**Set problem:** Substitute "spiny stem" for every "thorny stem" in the lines below and change nothing else. Leave the pictures out of your version.

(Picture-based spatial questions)

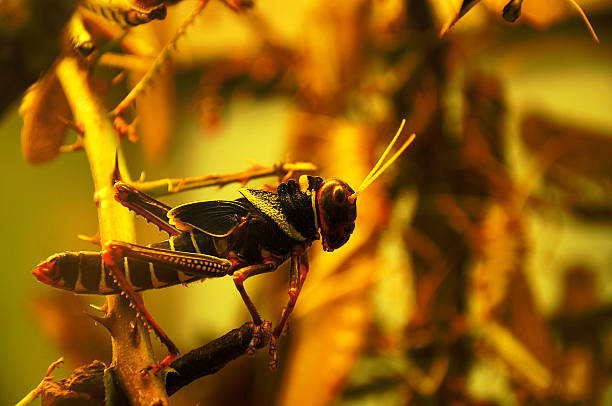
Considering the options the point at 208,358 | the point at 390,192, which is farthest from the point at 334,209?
the point at 390,192

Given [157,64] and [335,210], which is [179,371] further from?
[157,64]

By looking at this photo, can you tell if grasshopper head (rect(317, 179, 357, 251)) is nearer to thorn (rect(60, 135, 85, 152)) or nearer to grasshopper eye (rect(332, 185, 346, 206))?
grasshopper eye (rect(332, 185, 346, 206))

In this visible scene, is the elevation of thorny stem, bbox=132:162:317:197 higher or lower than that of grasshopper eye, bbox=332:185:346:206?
higher

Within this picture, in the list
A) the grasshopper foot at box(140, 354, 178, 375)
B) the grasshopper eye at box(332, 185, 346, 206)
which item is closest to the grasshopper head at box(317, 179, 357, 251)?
the grasshopper eye at box(332, 185, 346, 206)

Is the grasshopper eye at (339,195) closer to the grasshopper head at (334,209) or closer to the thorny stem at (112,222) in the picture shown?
the grasshopper head at (334,209)

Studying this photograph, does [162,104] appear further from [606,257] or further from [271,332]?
[606,257]

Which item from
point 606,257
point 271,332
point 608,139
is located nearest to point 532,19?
point 271,332

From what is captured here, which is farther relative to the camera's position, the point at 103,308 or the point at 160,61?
the point at 160,61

**Task solution:**
Considering the options the point at 208,358 | the point at 390,192, which is farthest from the point at 334,209?
the point at 390,192

Given [157,64] and [335,210], which is [179,371] further from?
[157,64]

By looking at this photo, can you tell if grasshopper head (rect(317, 179, 357, 251)) is nearer to thorn (rect(60, 135, 85, 152)) or nearer to grasshopper eye (rect(332, 185, 346, 206))?
grasshopper eye (rect(332, 185, 346, 206))

In this visible scene, is the elevation of spiny stem, bbox=132:162:317:197 higher or lower than that of grasshopper eye, bbox=332:185:346:206?
higher

Within this picture, in the list
A) the grasshopper foot at box(140, 354, 178, 375)
B) the grasshopper eye at box(332, 185, 346, 206)
which item is closest to the grasshopper head at box(317, 179, 357, 251)?
the grasshopper eye at box(332, 185, 346, 206)

Is the grasshopper eye at (339,195) closer to the grasshopper head at (334,209) or closer to the spiny stem at (112,222) in the picture shown?
the grasshopper head at (334,209)

Studying this photograph, does [162,104] appear further from [606,257] or further from [271,332]?
[606,257]

Which item from
point 606,257
point 271,332
point 608,139
is located nearest to point 532,19?
point 271,332

From what is captured here, which is farther relative to the camera's position, the point at 103,308 or the point at 160,61?
the point at 160,61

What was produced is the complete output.